ABOUT THIS TASK ::
Without the pictures, print the lines from the one holding "a kitchen with" through the last line below, both included, exactly as they stand.
++++++++++
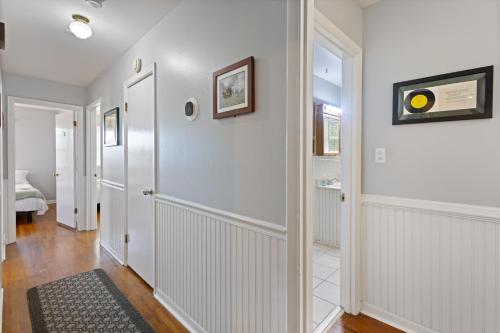 a hallway of a home with white walls at Spacious 5BR Home 10 Min Walk to Augusta Ntl Golf in Augusta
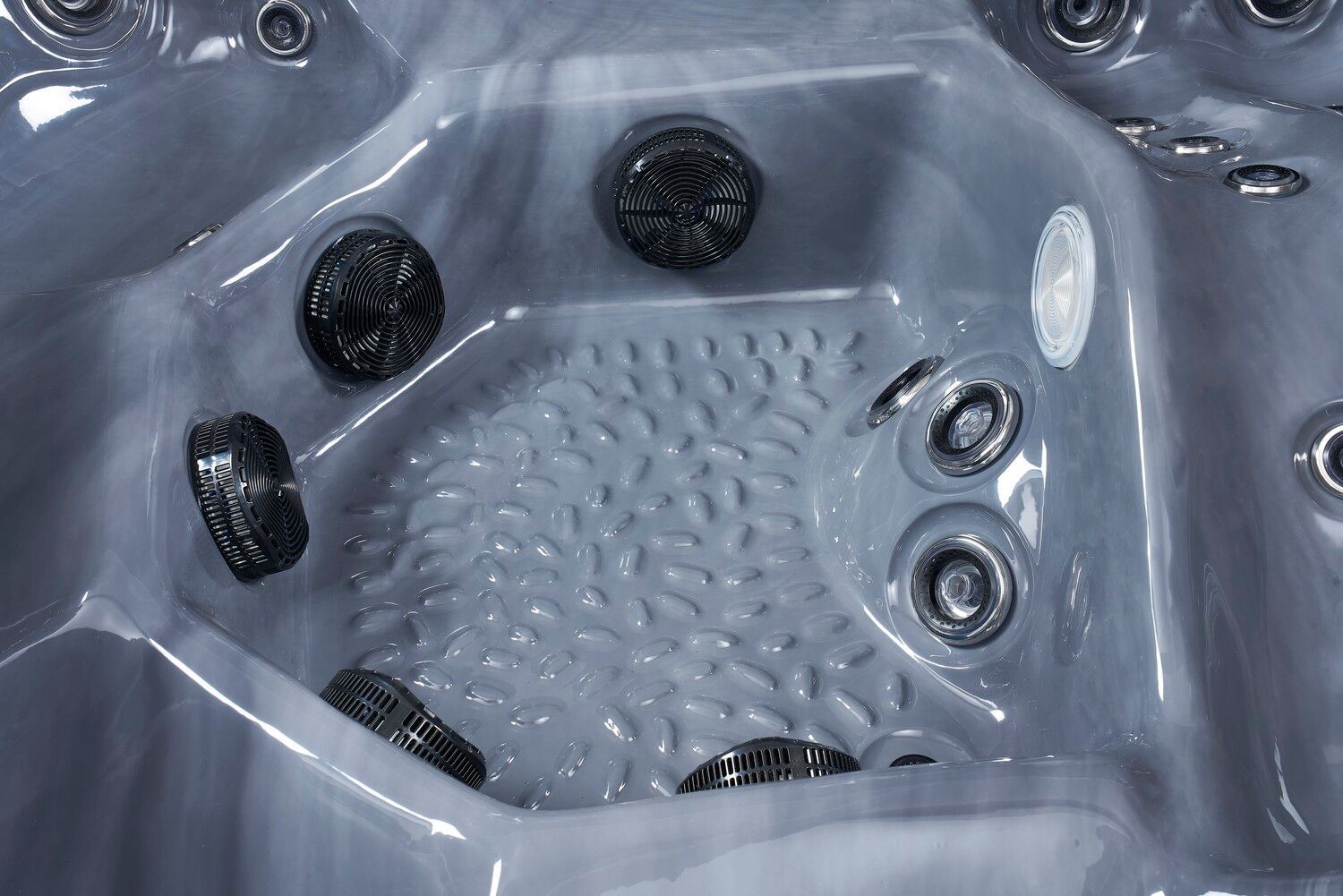 Interior of a gray hot tub with black jets and a textured floor.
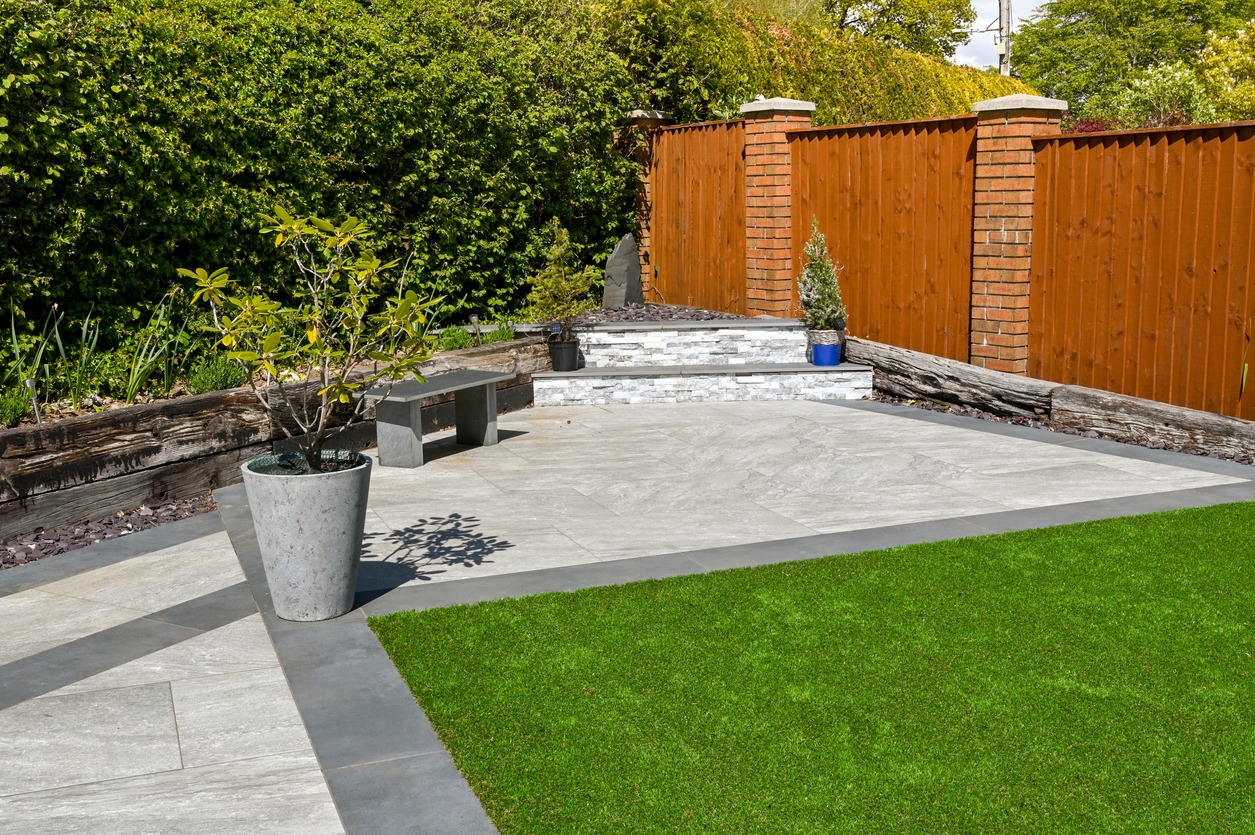 Residential garden landscaped with porcelain paving slabs and artificial grass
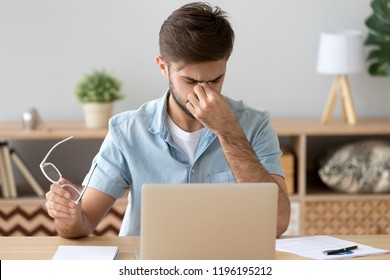 Millennial Man Sitting At The Desk In Office At Workplace Took Off Glasses Massaging His Eyes. Fatigue And Stressful Work, Poor Blurred Vision Influence Of Laptop On Human Health, Overworking Concept
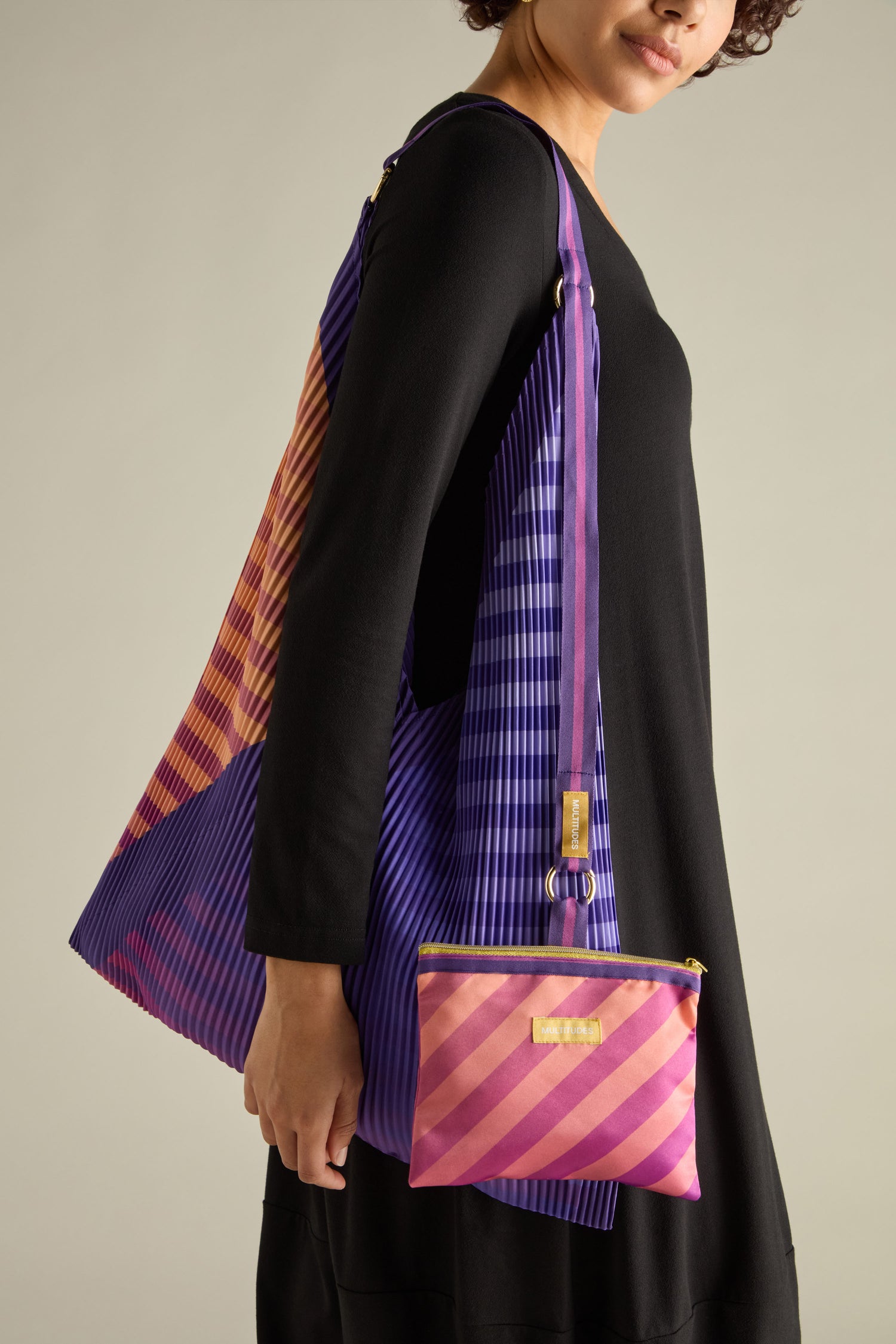 A person in a black dress holds a Pleated Y Handbag, featuring eco-friendly purple and pink stripes, along with a matching small pouch.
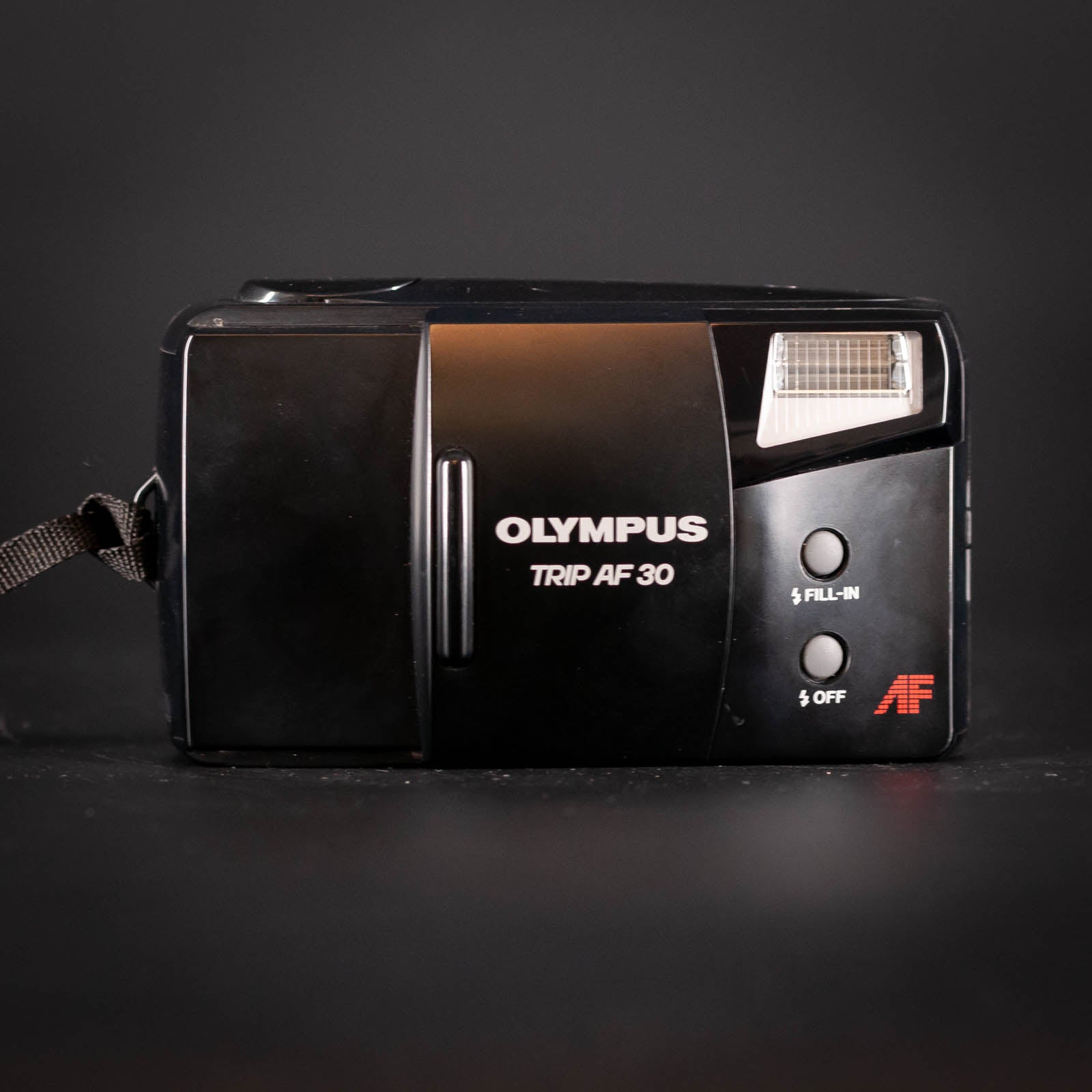 Vintage Olympus Trip AF 30 camera on a dark background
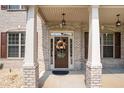 Charming front entrance with a decorative fall wreath, sidelights, and brick columns at 6861 Louis Dr, Locust Grove, GA 30248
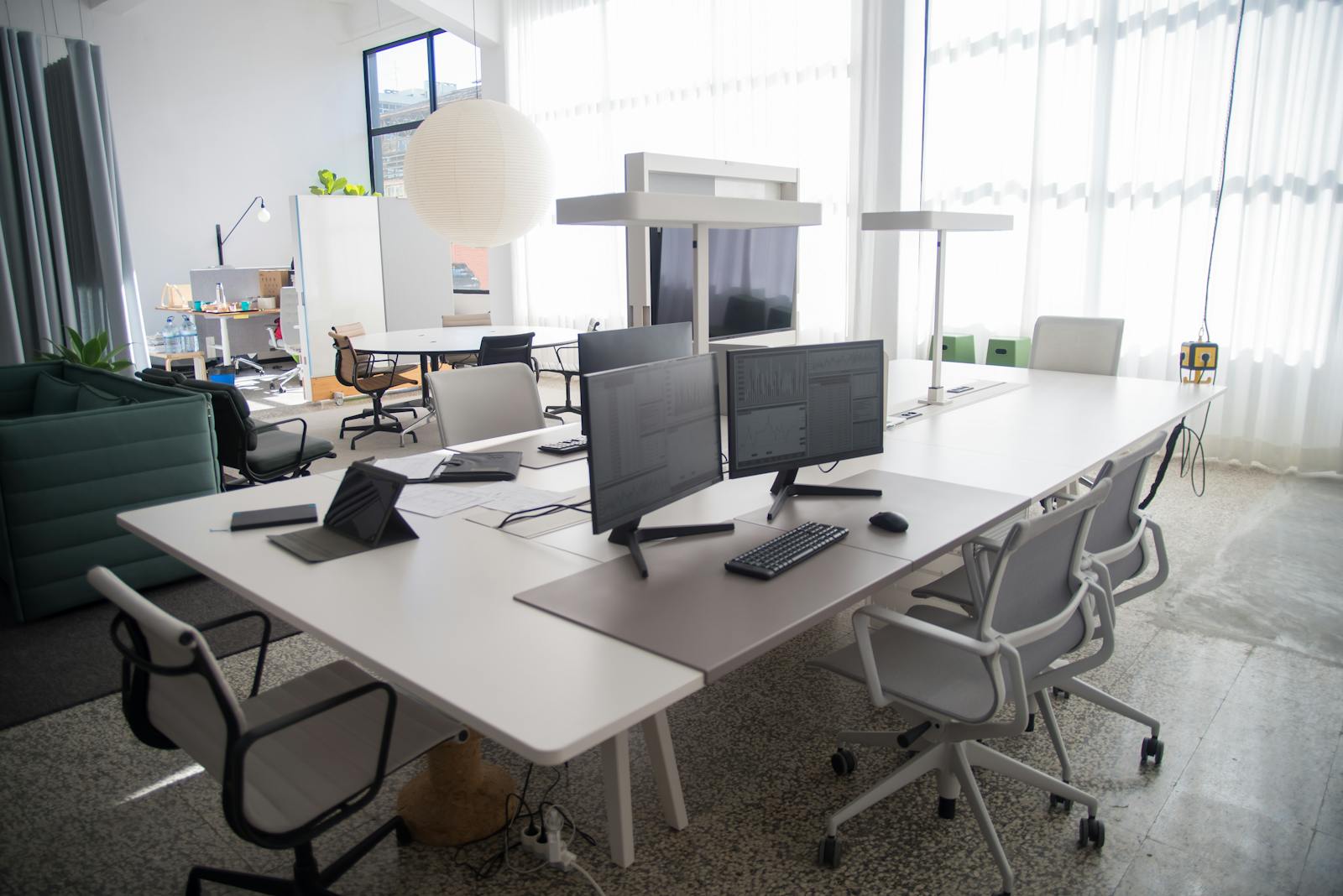 Spacious and organized open office workspace with modern furniture and natural lighting.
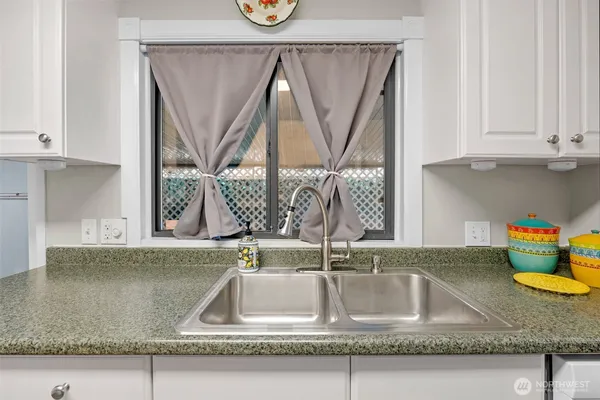 a kitchen with granite countertop a sink and a wooden cabinets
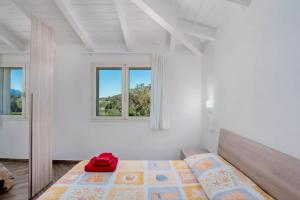 a white bedroom with a bed and two windows at Casa Vacanze Porto Istana in Murta Maria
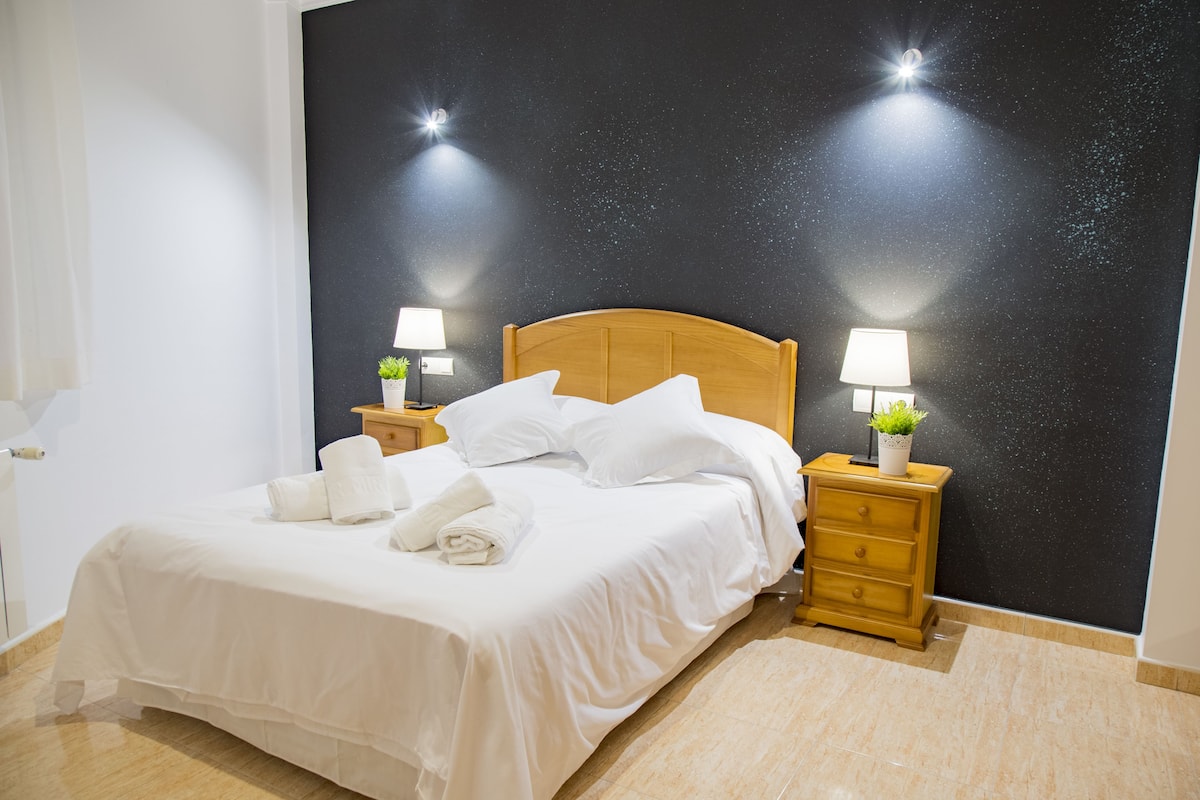 A neatly made bed with white linens and pillows, two bedside tables with lamps and small plants, and a starry night wall.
++++++++++
RESPONSE BELOW ::
 a kitchen with granite countertop a sink and a wooden cabinets
 a white bedroom with a bed and two windows at Casa Vacanze Porto Istana in Murta Maria
 A neatly made bed with white linens and pillows, two bedside tables with lamps and small plants, and a starry night wall.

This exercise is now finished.